Avian influenza virus (AIV) currently causes a panzootic with extensive mortality in wild birds, poultry, and wild mammals, thus posing a major threat to global health and underscoring the need for efficient monitoring of its distribution and evolution. Here, we utilized a well-defined AIV strain to systematically investigate AIV characterization through rapid, portable nanopore sequencing by (i) benchmarking the performance of fully portable RNA extraction and viral detection; (ii) comparing the latest DNA and RNA nanopore sequencing approaches for in-depth AIV profiling; and (iii) evaluating the performance of various computational pipelines for viral consensus sequence creation and phylogenetic analysis.
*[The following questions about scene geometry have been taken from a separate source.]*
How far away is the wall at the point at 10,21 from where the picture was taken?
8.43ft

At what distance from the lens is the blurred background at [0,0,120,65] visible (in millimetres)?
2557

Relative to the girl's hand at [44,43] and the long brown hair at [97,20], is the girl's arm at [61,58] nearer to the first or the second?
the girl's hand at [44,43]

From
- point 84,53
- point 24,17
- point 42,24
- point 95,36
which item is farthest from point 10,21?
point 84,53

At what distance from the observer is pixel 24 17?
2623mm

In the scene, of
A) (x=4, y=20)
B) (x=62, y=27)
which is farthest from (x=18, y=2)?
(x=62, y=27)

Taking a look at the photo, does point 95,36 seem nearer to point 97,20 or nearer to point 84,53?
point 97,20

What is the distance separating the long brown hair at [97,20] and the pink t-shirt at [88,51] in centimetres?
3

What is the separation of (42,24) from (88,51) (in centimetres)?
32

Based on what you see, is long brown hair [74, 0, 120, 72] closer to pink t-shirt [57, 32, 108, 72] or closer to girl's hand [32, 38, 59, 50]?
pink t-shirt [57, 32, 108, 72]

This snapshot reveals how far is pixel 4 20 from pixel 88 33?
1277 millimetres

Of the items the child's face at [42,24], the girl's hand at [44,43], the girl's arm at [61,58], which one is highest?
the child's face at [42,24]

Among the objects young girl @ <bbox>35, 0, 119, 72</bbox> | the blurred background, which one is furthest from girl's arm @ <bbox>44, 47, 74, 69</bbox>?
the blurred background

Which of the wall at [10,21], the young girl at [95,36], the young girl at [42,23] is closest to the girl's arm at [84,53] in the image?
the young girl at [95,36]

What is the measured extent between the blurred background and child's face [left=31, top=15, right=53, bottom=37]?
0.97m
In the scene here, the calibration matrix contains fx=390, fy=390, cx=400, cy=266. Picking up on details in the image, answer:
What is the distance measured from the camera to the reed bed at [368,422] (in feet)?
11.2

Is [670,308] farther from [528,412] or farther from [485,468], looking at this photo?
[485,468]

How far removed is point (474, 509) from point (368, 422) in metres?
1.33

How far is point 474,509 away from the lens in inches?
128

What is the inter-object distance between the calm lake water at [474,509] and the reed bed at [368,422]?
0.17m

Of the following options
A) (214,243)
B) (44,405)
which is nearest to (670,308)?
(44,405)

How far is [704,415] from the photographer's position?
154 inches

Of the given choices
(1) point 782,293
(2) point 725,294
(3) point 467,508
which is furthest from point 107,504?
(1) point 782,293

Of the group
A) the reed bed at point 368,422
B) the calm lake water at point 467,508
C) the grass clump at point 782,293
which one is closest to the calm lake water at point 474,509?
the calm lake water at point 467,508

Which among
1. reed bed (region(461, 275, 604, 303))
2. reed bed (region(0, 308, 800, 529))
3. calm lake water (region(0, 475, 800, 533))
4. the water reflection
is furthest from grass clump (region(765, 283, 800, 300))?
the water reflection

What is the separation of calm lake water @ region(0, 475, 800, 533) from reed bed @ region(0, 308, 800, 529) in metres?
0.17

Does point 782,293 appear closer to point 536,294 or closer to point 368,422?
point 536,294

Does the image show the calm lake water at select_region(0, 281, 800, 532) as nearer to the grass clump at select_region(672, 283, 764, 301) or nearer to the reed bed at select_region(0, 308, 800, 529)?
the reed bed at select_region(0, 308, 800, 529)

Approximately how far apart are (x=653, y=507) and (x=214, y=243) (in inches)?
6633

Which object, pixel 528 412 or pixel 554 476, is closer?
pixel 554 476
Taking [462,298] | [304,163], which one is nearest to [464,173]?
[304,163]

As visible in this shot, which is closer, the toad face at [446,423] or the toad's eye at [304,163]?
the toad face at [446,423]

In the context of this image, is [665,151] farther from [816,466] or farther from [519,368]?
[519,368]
Our results show that the latest RNA-specific nanopores can accurately genomically profile AIV from native RNA while additionally detecting RNA epigenetic modifications. We further identified an optimal laboratory and bioinformatic pipeline for reconstructing viral consensus genomes from nanopore sequencing data at various rarefaction thresholds, which we validated by application to real-world environmental samples for AIV monitoring in livestock.

Author Summary

We tested portable, rapid, and easy-to-use technology to obtain more information about the potentially zoonotic RNA virus avian influenza virus, or AIV. AIV has spread globally via the migratory paths of wild birds, and endangers domestic birds, mammals, and human populations given past evidence of infections of different animal species. We here used novel genomic technology that is based on nanopores to explore the genomes of the virus; we established optimized ways of creating the viral genome by comparing different laboratory and computational approaches and the performance of nanopores that either sequence the viral RNA directly or the converted DNA. We then applied the optimized protocol to dust samples which were collected from a duck farm in France during an AIV outbreak. We showed that we were able to use the resulting data to reconstruct the relationship between the virus responsible for the outbreak and previously detected AIV. Altogether, we showed how novel easy-to-use genomic technology can support the surveillance of potentially zoonotic pathogens by accurately recreating the viral genomes to better understand evolution and transmission of these pathogens.